──────── GIVEN INFORMATION ────────

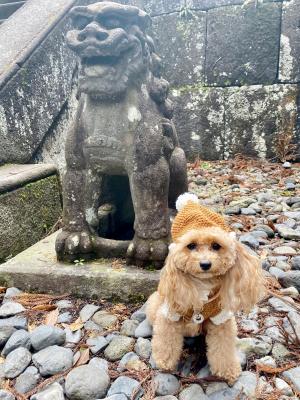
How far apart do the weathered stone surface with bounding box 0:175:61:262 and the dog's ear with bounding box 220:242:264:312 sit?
1610mm

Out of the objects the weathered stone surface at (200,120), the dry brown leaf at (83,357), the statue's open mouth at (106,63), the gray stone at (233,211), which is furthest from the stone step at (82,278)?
the weathered stone surface at (200,120)

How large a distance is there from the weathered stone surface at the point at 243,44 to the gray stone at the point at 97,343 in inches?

────────

→ **TASK DESCRIPTION**: Render the text lines of all the items above as a Markdown table with two columns, Row and Line, numbering each row and leaving out blank lines and the pictures.

→ **FINISHED EXERCISE**:
| Row | Line |
|---|---|
| 1 | How far apart do the weathered stone surface with bounding box 0:175:61:262 and the dog's ear with bounding box 220:242:264:312 sit? |
| 2 | 1610mm |
| 3 | Out of the objects the weathered stone surface at (200,120), the dry brown leaf at (83,357), the statue's open mouth at (106,63), the gray stone at (233,211), which is furthest from the stone step at (82,278)? |
| 4 | the weathered stone surface at (200,120) |
| 5 | How large a distance is there from the weathered stone surface at the point at 243,44 to the gray stone at the point at 97,343 in inches? |